Begin

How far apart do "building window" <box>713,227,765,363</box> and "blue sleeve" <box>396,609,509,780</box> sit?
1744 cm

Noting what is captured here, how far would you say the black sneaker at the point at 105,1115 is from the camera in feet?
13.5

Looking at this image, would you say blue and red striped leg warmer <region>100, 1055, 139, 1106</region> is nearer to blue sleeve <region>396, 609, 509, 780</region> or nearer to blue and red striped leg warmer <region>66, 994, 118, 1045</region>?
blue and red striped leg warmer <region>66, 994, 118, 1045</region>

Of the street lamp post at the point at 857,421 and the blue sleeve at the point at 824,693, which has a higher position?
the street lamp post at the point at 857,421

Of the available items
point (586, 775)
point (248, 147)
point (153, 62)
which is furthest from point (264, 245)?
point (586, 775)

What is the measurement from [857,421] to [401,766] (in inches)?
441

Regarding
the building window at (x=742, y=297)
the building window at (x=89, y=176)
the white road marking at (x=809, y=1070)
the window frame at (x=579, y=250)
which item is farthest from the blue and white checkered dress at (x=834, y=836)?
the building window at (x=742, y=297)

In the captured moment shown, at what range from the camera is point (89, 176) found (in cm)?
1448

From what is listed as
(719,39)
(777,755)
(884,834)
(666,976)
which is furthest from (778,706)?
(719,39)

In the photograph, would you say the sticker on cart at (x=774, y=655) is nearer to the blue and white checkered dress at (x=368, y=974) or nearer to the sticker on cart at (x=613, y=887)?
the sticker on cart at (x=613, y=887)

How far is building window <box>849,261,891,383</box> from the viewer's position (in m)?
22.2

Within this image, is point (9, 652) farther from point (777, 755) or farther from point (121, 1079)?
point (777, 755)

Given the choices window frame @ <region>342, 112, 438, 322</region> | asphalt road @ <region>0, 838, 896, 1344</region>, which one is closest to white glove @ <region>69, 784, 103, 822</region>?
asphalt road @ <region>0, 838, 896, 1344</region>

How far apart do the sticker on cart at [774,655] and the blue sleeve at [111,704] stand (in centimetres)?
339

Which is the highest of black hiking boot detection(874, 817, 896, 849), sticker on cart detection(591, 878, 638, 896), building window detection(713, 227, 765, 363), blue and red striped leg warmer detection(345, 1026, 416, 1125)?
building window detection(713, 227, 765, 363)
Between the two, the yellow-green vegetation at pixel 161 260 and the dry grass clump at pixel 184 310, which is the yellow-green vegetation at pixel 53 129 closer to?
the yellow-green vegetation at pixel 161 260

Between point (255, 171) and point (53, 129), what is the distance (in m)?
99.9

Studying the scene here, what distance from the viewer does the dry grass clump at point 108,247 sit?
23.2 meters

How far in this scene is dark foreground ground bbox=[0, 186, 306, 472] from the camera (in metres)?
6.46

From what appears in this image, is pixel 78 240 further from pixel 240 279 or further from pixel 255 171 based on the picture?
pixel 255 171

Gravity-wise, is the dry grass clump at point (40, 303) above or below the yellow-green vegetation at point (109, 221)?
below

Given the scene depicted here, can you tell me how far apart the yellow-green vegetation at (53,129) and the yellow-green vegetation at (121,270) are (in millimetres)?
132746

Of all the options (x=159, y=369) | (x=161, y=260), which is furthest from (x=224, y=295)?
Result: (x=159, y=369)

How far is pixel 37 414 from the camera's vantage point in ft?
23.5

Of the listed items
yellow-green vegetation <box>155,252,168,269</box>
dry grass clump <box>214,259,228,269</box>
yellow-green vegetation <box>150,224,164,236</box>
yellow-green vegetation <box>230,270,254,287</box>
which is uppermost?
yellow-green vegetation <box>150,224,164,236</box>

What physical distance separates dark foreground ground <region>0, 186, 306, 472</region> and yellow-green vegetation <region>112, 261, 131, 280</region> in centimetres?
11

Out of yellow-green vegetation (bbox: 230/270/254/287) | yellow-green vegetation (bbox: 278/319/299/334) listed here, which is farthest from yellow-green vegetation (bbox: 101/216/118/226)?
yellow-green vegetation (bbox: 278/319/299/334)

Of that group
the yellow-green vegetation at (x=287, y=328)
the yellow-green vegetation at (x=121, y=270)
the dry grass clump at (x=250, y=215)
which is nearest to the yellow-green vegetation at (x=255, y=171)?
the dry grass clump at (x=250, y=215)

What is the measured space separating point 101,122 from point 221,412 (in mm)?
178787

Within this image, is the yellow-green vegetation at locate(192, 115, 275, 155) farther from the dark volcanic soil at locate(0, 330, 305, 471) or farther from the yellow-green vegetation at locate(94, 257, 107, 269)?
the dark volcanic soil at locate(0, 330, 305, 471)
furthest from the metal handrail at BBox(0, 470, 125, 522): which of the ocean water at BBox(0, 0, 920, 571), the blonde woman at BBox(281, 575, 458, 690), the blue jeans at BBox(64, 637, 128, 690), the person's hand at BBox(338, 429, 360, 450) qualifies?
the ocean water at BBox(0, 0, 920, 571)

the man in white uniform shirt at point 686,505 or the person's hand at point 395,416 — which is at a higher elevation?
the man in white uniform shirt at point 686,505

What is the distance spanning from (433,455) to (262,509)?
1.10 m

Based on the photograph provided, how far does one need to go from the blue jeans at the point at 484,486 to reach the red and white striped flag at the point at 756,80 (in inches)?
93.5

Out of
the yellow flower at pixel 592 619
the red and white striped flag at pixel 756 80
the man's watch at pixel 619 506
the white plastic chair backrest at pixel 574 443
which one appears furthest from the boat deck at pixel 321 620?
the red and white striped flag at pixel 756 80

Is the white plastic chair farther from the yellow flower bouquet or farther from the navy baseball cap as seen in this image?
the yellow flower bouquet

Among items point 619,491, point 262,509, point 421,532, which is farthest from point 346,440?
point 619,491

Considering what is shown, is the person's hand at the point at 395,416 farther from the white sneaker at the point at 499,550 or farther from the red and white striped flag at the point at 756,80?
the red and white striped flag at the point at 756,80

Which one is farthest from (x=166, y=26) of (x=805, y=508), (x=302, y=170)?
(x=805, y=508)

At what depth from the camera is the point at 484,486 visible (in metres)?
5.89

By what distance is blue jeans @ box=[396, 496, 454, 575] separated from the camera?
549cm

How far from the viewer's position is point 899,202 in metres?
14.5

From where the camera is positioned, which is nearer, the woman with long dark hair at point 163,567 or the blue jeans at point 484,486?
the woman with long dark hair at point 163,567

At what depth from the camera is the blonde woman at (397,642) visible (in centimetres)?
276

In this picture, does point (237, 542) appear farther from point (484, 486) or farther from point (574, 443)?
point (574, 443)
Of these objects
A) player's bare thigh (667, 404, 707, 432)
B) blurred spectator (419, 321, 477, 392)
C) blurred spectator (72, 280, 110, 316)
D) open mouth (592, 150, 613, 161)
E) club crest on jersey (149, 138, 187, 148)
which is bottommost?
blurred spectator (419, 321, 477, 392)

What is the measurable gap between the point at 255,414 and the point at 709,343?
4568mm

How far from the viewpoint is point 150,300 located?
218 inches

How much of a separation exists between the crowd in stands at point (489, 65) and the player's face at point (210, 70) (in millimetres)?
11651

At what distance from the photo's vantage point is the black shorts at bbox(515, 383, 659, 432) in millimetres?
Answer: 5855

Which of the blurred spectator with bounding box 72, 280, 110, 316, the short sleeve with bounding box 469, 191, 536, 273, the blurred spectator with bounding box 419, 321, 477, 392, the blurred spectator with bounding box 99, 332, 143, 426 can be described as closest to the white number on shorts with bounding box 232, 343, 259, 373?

End

## Required work
Reproduce the data shown above exactly.

## Correct answer
How far apart do "building window" <box>713,227,765,363</box> and "blue sleeve" <box>396,609,509,780</box> sit?
1744 cm

Noting what is captured here, how far would you say the black sneaker at the point at 105,1115 is from the camera in feet?
13.5

Looking at this image, would you say blue and red striped leg warmer <region>100, 1055, 139, 1106</region> is nearer to blue sleeve <region>396, 609, 509, 780</region> or nearer to blue and red striped leg warmer <region>66, 994, 118, 1045</region>?
blue and red striped leg warmer <region>66, 994, 118, 1045</region>

Of the street lamp post at the point at 857,421 and the blue sleeve at the point at 824,693, which has a higher position?
the street lamp post at the point at 857,421

Of the available items
point (586, 775)
point (248, 147)
point (153, 62)
which is furthest from point (264, 245)?
point (586, 775)

What is the measurement from [857,421] to [401,766] (in inches)?
441

Regarding
the building window at (x=742, y=297)
the building window at (x=89, y=176)
the white road marking at (x=809, y=1070)
the window frame at (x=579, y=250)
which item is farthest from the blue and white checkered dress at (x=834, y=836)?
the building window at (x=742, y=297)

In the captured moment shown, at what range from the camera is point (89, 176) found (in cm)?
1448

From what is listed as
(719,39)
(777,755)
(884,834)
(666,976)
which is furthest from (778,706)?
(719,39)

In the photograph, would you say the sticker on cart at (x=774, y=655) is nearer to the blue and white checkered dress at (x=368, y=974) or nearer to the sticker on cart at (x=613, y=887)?
the sticker on cart at (x=613, y=887)

How far is building window <box>849,261,891,383</box> from the viewer's position (in m)?
22.2

Within this image, is point (9, 652) farther from point (777, 755) or farther from point (121, 1079)?
point (777, 755)

Given the choices window frame @ <region>342, 112, 438, 322</region> | asphalt road @ <region>0, 838, 896, 1344</region>, which one is closest to white glove @ <region>69, 784, 103, 822</region>?
asphalt road @ <region>0, 838, 896, 1344</region>

How far apart do the sticker on cart at [774,655] and the blue sleeve at [111,704] stand (in centimetres)?
339

Which is the highest of black hiking boot detection(874, 817, 896, 849), sticker on cart detection(591, 878, 638, 896), building window detection(713, 227, 765, 363), blue and red striped leg warmer detection(345, 1026, 416, 1125)?
building window detection(713, 227, 765, 363)
Between the two, the yellow-green vegetation at pixel 161 260 and the dry grass clump at pixel 184 310, which is the yellow-green vegetation at pixel 53 129 closer to?
the yellow-green vegetation at pixel 161 260

Between point (255, 171) and point (53, 129), what is the distance (in m)?
99.9

Studying the scene here, what distance from the viewer does the dry grass clump at point 108,247 sit?
23.2 meters

How far in this scene is dark foreground ground bbox=[0, 186, 306, 472] from the camera (in metres)?
6.46

From what appears in this image, is pixel 78 240 further from pixel 240 279 or further from pixel 255 171 based on the picture?
pixel 255 171

Gravity-wise, is the dry grass clump at point (40, 303) above or below the yellow-green vegetation at point (109, 221)?
below

Given the scene depicted here, can you tell me how far apart the yellow-green vegetation at (53,129) and the yellow-green vegetation at (121,270) are (in millimetres)?
132746

Of all the options (x=159, y=369) | (x=161, y=260), which is furthest from (x=224, y=295)?
Result: (x=159, y=369)

How far is pixel 37 414 from the camera's vantage point in ft?
23.5

Of the listed items
yellow-green vegetation <box>155,252,168,269</box>
dry grass clump <box>214,259,228,269</box>
yellow-green vegetation <box>150,224,164,236</box>
yellow-green vegetation <box>230,270,254,287</box>
which is uppermost?
yellow-green vegetation <box>150,224,164,236</box>

What physical distance separates dark foreground ground <region>0, 186, 306, 472</region> and yellow-green vegetation <region>112, 261, 131, 280</region> in centimetres?
11

Out of yellow-green vegetation (bbox: 230/270/254/287) | yellow-green vegetation (bbox: 278/319/299/334) listed here, which is farthest from yellow-green vegetation (bbox: 101/216/118/226)?
yellow-green vegetation (bbox: 278/319/299/334)

Of that group
the yellow-green vegetation at (x=287, y=328)
the yellow-green vegetation at (x=121, y=270)
the dry grass clump at (x=250, y=215)
which is nearest to the yellow-green vegetation at (x=255, y=171)?
the dry grass clump at (x=250, y=215)

What is the measured space separating point 101,122 from point 221,412 (in mm)?
178787

Within this image, is the yellow-green vegetation at locate(192, 115, 275, 155) farther from the dark volcanic soil at locate(0, 330, 305, 471) or farther from the yellow-green vegetation at locate(94, 257, 107, 269)?
the dark volcanic soil at locate(0, 330, 305, 471)
furthest from the metal handrail at BBox(0, 470, 125, 522): which of the ocean water at BBox(0, 0, 920, 571), the blonde woman at BBox(281, 575, 458, 690), the blue jeans at BBox(64, 637, 128, 690), the person's hand at BBox(338, 429, 360, 450) qualifies?
the ocean water at BBox(0, 0, 920, 571)

the man in white uniform shirt at point 686,505 or the person's hand at point 395,416 — which is at a higher elevation?
the man in white uniform shirt at point 686,505

What is the distance spanning from (433,455) to (262,509)?
1.10 m

Based on the photograph provided, how far does one need to go from the blue jeans at the point at 484,486 to reach the red and white striped flag at the point at 756,80 (in inches)?
93.5

Out of
the yellow flower at pixel 592 619
the red and white striped flag at pixel 756 80
the man's watch at pixel 619 506
the white plastic chair backrest at pixel 574 443
which one appears furthest from the boat deck at pixel 321 620?
the red and white striped flag at pixel 756 80

Is the white plastic chair farther from the yellow flower bouquet or farther from the navy baseball cap as seen in this image?
the yellow flower bouquet

Among items point 619,491, point 262,509, point 421,532, which is farthest from point 346,440?
point 619,491

Considering what is shown, is the person's hand at the point at 395,416 farther from the white sneaker at the point at 499,550 or farther from the red and white striped flag at the point at 756,80?
the red and white striped flag at the point at 756,80

Which one is farthest from (x=166, y=26) of (x=805, y=508), (x=302, y=170)?
(x=805, y=508)

At what depth from the camera is the point at 484,486 visible (in metres)?
5.89

By what distance is blue jeans @ box=[396, 496, 454, 575] separated from the camera?
549cm

How far from the viewer's position is point 899,202 in metres?
14.5

From where the camera is positioned, which is nearer, the woman with long dark hair at point 163,567 or the blue jeans at point 484,486?
the woman with long dark hair at point 163,567

At what depth from the camera is the blonde woman at (397,642) visible (in centimetres)?
276

In this picture, does point (237, 542) appear farther from point (484, 486) or farther from point (574, 443)?
point (574, 443)
Of these objects
A) player's bare thigh (667, 404, 707, 432)
B) blurred spectator (419, 321, 477, 392)
C) blurred spectator (72, 280, 110, 316)
D) open mouth (592, 150, 613, 161)
E) club crest on jersey (149, 138, 187, 148)
which is bottommost?
blurred spectator (419, 321, 477, 392)

What is the measurable gap between the point at 255,414 and the point at 709,343?
4568mm

How far from the viewpoint is point 150,300 located?
218 inches

How much of a separation exists between the crowd in stands at point (489, 65) and the player's face at point (210, 70) (in millimetres)?
11651

At what distance from the photo's vantage point is the black shorts at bbox(515, 383, 659, 432) in millimetres?
Answer: 5855

Which of the blurred spectator with bounding box 72, 280, 110, 316, the short sleeve with bounding box 469, 191, 536, 273, the blurred spectator with bounding box 419, 321, 477, 392, the blurred spectator with bounding box 99, 332, 143, 426 can be described as closest to the white number on shorts with bounding box 232, 343, 259, 373?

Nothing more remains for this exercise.